TRY IT -> Copy out every record below exactly as written, but leave out any pictures.

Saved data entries
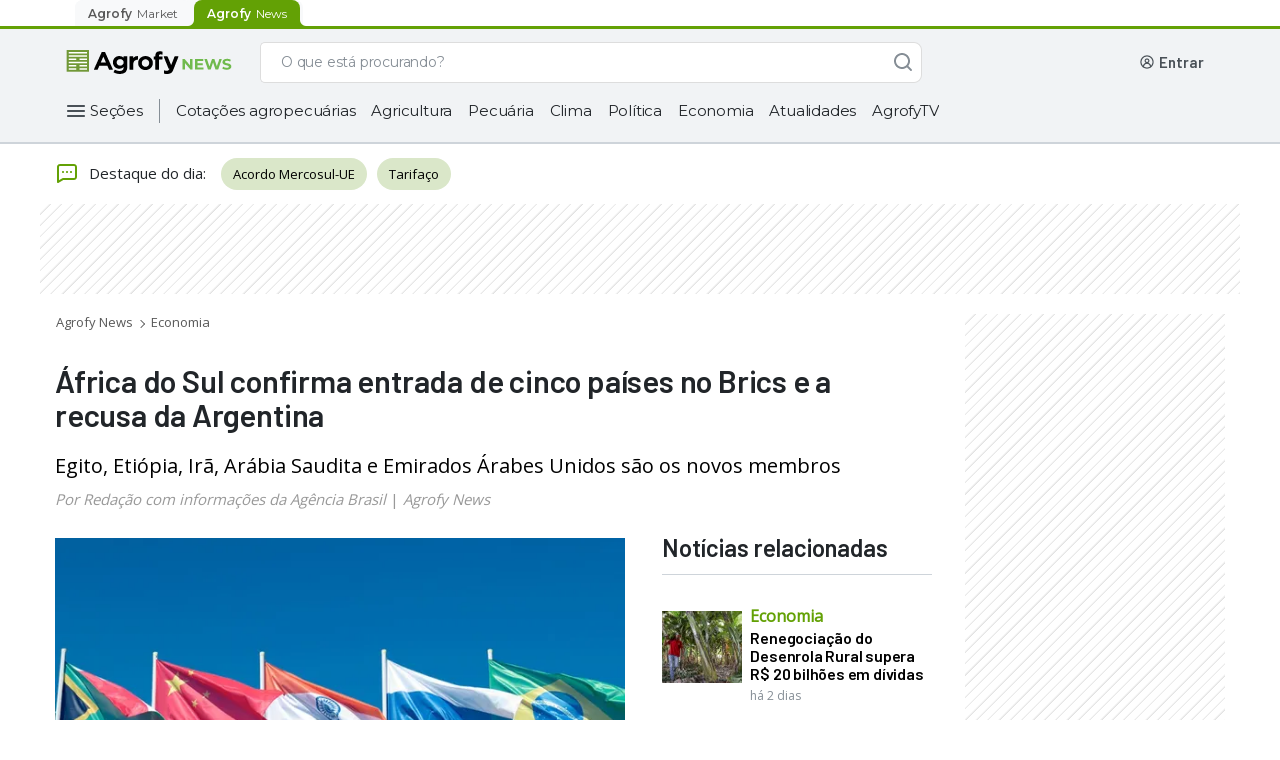

--- FILE ---
content_type: text/html; charset=utf-8
request_url: https://www.google.com/recaptcha/api2/aframe
body_size: 266
content:
<!DOCTYPE HTML><html><head><meta http-equiv="content-type" content="text/html; charset=UTF-8"></head><body><script nonce="wTj9vSbU2ZNqeOginosZbA">/** Anti-fraud and anti-abuse applications only. See google.com/recaptcha */ try{var clients={'sodar':'https://pagead2.googlesyndication.com/pagead/sodar?'};window.addEventListener("message",function(a){try{if(a.source===window.parent){var b=JSON.parse(a.data);var c=clients[b['id']];if(c){var d=document.createElement('img');d.src=c+b['params']+'&rc='+(localStorage.getItem("rc::a")?sessionStorage.getItem("rc::b"):"");window.document.body.appendChild(d);sessionStorage.setItem("rc::e",parseInt(sessionStorage.getItem("rc::e")||0)+1);localStorage.setItem("rc::h",'1769399870241');}}}catch(b){}});window.parent.postMessage("_grecaptcha_ready", "*");}catch(b){}</script></body></html>

--- FILE ---
content_type: application/javascript
request_url: https://production.agrofystatic.com/news-detail-news-prod-bra/_next/static/J-on8Tfmmda7xdzpvZLVn/_buildManifest.js
body_size: 667
content:
self.__BUILD_MANIFEST=function(s,e,c,a,i,n){return{__rewrites:{beforeFiles:[],afterFiles:[],fallback:[]},"/":[s,"static/chunks/pages/index-af587e85c6374ad9.js"],"/_error":["static/chunks/pages/_error-053192045264b9d4.js"],"/noticia/[nid]/[descr]":[e,c,s,a,i,n,"static/chunks/pages/noticia/[nid]/[descr]-6787a1966ddf0bca.js"],"/opinion/[nid]/[descr]":[e,c,s,a,i,n,"static/chunks/pages/opinion/[nid]/[descr]-603a7e6469940aba.js"],sortedPages:["/","/_app","/_error","/noticia/[nid]/[descr]","/opinion/[nid]/[descr]"]}}("static/chunks/113-99ef25f87e3ee096.js","static/chunks/7112840a-4e8cabd779a15d57.js","static/chunks/d4edeabb-8976715d7ae241e8.js","static/chunks/565-90bd260ade89631a.js","static/chunks/326-ed239636a4189dc3.js","static/css/6819abfaacb02ce1.css"),self.__BUILD_MANIFEST_CB&&self.__BUILD_MANIFEST_CB();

SOLUTION ->
--- FILE ---
content_type: text/html; charset=utf-8
request_url: https://www.google.com/recaptcha/api2/aframe
body_size: 266
content:
<!DOCTYPE HTML><html><head><meta http-equiv="content-type" content="text/html; charset=UTF-8"></head><body><script nonce="wTj9vSbU2ZNqeOginosZbA">/** Anti-fraud and anti-abuse applications only. See google.com/recaptcha */ try{var clients={'sodar':'https://pagead2.googlesyndication.com/pagead/sodar?'};window.addEventListener("message",function(a){try{if(a.source===window.parent){var b=JSON.parse(a.data);var c=clients[b['id']];if(c){var d=document.createElement('img');d.src=c+b['params']+'&rc='+(localStorage.getItem("rc::a")?sessionStorage.getItem("rc::b"):"");window.document.body.appendChild(d);sessionStorage.setItem("rc::e",parseInt(sessionStorage.getItem("rc::e")||0)+1);localStorage.setItem("rc::h",'1769399870241');}}}catch(b){}});window.parent.postMessage("_grecaptcha_ready", "*");}catch(b){}</script></body></html>

--- FILE ---
content_type: application/javascript
request_url: https://production.agrofystatic.com/news-detail-news-prod-bra/_next/static/J-on8Tfmmda7xdzpvZLVn/_buildManifest.js
body_size: 667
content:
self.__BUILD_MANIFEST=function(s,e,c,a,i,n){return{__rewrites:{beforeFiles:[],afterFiles:[],fallback:[]},"/":[s,"static/chunks/pages/index-af587e85c6374ad9.js"],"/_error":["static/chunks/pages/_error-053192045264b9d4.js"],"/noticia/[nid]/[descr]":[e,c,s,a,i,n,"static/chunks/pages/noticia/[nid]/[descr]-6787a1966ddf0bca.js"],"/opinion/[nid]/[descr]":[e,c,s,a,i,n,"static/chunks/pages/opinion/[nid]/[descr]-603a7e6469940aba.js"],sortedPages:["/","/_app","/_error","/noticia/[nid]/[descr]","/opinion/[nid]/[descr]"]}}("static/chunks/113-99ef25f87e3ee096.js","static/chunks/7112840a-4e8cabd779a15d57.js","static/chunks/d4edeabb-8976715d7ae241e8.js","static/chunks/565-90bd260ade89631a.js","static/chunks/326-ed239636a4189dc3.js","static/css/6819abfaacb02ce1.css"),self.__BUILD_MANIFEST_CB&&self.__BUILD_MANIFEST_CB();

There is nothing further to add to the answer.